*Source document*:

┌──

Instep Today

Verna – the message is bigger than the movie

Instep Today
By Aamna Haider Isani
Tue, 11, 17

These words, for me, epitomize what Shoaib Mansoor’s third film, Verna that released this weekend, stands for.

“Don’t tell me what rights Islam gives women; tell me what rights Muslims give women.”

These words, for me, epitomize what Shoaib Mansoor’s third film, Verna that released this weekend, stands for. These words remind me of Naseeruddin Shah’s monologue in Khuda Kay Liye, in which he says that “Din mein darrhi hai, darrhi mein din nahin.” It’s the kind of line that will stick. KKL was a brave film, made in unstable times; Shoaib Mansoor’s Bol was even more hard hitting, serving several sensitive and misplaced issues at the same time and in his third outing the acclaimed writer/director makes a case for women’s rights just as effectively.

└──

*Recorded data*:
┌──

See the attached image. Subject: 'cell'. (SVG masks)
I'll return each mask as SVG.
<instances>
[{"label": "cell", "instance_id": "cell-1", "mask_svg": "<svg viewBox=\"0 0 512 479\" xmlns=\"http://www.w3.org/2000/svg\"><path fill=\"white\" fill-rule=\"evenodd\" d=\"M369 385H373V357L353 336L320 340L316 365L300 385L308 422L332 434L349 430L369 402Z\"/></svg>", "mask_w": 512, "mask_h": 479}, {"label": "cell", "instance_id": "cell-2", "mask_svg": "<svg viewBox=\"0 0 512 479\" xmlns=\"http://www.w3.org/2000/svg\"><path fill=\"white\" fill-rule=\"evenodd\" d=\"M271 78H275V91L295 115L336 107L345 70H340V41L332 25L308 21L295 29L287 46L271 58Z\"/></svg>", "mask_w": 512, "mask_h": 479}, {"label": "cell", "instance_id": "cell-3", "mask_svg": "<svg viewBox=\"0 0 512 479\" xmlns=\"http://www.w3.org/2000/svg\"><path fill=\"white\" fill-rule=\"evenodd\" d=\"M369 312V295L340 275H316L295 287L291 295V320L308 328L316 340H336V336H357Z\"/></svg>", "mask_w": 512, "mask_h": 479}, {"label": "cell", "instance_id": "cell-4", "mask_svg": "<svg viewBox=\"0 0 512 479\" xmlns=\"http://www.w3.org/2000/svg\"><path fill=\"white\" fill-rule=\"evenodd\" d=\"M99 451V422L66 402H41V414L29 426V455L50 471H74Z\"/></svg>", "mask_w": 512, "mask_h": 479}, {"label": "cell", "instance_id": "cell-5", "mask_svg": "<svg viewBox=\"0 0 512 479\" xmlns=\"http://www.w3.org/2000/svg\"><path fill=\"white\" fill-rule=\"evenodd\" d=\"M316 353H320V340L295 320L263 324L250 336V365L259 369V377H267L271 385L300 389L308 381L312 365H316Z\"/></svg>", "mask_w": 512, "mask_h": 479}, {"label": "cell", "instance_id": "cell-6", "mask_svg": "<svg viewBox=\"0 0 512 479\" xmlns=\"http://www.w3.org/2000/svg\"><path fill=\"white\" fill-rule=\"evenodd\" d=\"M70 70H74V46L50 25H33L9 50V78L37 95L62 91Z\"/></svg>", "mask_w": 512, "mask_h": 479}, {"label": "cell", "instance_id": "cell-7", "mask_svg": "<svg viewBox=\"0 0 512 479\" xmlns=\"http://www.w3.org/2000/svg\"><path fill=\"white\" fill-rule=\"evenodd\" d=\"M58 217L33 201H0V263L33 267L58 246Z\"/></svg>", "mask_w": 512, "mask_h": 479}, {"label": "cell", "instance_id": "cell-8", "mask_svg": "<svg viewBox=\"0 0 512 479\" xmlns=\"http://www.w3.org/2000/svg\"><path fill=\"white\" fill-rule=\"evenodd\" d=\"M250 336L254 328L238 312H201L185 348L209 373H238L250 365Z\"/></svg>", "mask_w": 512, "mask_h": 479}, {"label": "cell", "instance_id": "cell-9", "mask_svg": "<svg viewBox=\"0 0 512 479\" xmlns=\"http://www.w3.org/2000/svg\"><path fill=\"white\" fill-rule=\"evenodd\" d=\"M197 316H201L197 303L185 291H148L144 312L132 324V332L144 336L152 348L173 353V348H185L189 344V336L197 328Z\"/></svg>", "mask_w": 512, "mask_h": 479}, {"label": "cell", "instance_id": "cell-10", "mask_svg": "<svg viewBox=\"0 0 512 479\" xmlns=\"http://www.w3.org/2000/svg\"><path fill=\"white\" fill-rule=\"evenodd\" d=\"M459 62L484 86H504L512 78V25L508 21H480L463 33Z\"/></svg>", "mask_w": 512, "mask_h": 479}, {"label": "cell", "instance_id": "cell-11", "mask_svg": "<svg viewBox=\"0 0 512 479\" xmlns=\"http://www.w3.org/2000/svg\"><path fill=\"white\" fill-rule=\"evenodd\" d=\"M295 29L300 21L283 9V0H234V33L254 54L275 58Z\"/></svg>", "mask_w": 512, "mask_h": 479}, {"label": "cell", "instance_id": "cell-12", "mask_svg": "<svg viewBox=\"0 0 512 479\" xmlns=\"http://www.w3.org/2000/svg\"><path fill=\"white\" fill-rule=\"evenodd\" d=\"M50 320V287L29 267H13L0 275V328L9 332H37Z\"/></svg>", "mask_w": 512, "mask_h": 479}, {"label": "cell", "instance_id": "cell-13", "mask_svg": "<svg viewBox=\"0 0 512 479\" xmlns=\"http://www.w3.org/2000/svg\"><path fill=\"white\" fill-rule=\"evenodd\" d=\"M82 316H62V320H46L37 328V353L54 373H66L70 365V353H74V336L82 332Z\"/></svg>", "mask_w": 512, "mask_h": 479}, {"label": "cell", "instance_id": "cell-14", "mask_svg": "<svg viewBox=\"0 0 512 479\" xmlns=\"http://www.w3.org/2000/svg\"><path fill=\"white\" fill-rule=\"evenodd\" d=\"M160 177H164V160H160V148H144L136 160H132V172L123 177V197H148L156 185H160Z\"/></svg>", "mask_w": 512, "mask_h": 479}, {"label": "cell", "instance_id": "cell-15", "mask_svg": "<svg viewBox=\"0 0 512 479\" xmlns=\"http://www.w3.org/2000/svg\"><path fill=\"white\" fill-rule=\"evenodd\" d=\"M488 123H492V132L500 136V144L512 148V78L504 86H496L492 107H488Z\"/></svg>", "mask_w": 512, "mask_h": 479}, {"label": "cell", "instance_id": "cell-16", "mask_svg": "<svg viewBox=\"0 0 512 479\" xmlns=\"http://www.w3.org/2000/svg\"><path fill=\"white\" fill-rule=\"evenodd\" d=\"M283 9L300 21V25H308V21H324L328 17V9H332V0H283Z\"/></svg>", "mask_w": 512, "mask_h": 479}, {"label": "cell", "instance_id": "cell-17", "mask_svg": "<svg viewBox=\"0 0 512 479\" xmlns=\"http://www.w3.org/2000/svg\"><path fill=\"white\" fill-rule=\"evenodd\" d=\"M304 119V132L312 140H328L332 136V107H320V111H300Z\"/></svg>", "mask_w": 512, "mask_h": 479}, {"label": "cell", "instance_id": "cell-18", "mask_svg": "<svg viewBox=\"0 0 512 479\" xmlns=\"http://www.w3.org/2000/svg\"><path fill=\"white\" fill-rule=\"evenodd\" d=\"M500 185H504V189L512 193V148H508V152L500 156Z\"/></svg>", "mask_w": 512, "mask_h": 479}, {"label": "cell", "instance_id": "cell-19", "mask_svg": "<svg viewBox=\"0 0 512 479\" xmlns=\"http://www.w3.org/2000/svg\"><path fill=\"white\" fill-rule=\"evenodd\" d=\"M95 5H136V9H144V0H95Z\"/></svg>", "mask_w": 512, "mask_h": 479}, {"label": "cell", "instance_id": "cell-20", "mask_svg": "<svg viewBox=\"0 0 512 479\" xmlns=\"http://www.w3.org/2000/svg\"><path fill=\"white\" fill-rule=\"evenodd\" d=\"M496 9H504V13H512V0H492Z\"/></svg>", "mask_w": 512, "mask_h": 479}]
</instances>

└──

*What to produce*:
In the film review, print the passage between "Verna – the" and "just as effectively.", inclusive. The microscopy outline data play no part in what follows.

*Solution for this task*:
Verna – the message is bigger than the movie

Instep Today
By Aamna Haider Isani
Tue, 11, 17

These words, for me, epitomize what Shoaib Mansoor’s third film, Verna that released this weekend, stands for.

“Don’t tell me what rights Islam gives women; tell me what rights Muslims give women.”

These words, for me, epitomize what Shoaib Mansoor’s third film, Verna that released this weekend, stands for. These words remind me of Naseeruddin Shah’s monologue in Khuda Kay Liye, in which he says that “Din mein darrhi hai, darrhi mein din nahin.” It’s the kind of line that will stick. KKL was a brave film, made in unstable times; Shoaib Mansoor’s Bol was even more hard hitting, serving several sensitive and misplaced issues at the same time and in his third outing the acclaimed writer/director makes a case for women’s rights just as effectively.